Necessary tools and machines

USB cable
Computer

Apps and online services

About this project

Video

Overview

Usually alarms and other RF electronics have 2 main frequencies: 315 Mhz and 433 Mhz - the signals are usually modulated FSK or ASK.

FSK (frequency shift keying) modulation means that the signal is encoded by rapid changes in frequency (0 has a frequency, and 1 has some other close frequency)

ASK (amplitude shift keying) modulation means that the signal is encoded by changes in amplitude (no amplitude for 0, max amplitude for 1).

In my test, the alarm system is using 433 Mhz ASK modulation (the most common), and I'll try to copy and clone the signal with an Arduino Uno and two modules, one for receiving 433 MHz signals and one for transmitting them. The modules can be found on eBay for under a dollar per pair.

If you like this you can subscribe to my YouTube channel. Thanks!

What we need

So, for the experiment we'll need:

1. Arduino UNO

2. USB cable

3. 6 male-female breadboard cables

4. A pair of 433 Mhz ASK RF module

5. A pair of 433 Mhz antennas

6. A computer with Arduino IDE installed

7. The RemoteSwitch library, it can be downloaded here.

Wiring up:

1. The transmitter (the square one) goes to Ground and VIN and digital pin 11 of the Arduino Uno.

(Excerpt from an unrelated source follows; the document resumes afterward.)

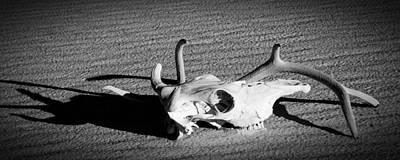 Photograph - Cow Skull And Antler Still Liife by Sandra Selle Rodriguez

2. The receiver (the rectangle) goes to Ground, 5V and digital pin 2.

3. Plug the USB.

Note: check the pictures attached to see how the pins can be identified and the video for more details.

Uploading the code:

1. Download and install RemoteSwitch library (click the URL).

2. Select the "Retransmitter" sketch and upload it.

After the sketch is finished uploading, it will sniff 433 signals and replay them after 5 seconds. And that's it - with very cheap components and little work the signals from the remote control or sensors can be cloned.

Preventing interference

Some attacker can place a small device near your home to record the signals and he can play them back to disarm the alarm.

How can we protect ourselves against this kind of attack?

Look for an alarm system that offer encryption and rolling codes for the remote control and sensors. Some systems have an alternative alarm by SMS or voice call. It's safer.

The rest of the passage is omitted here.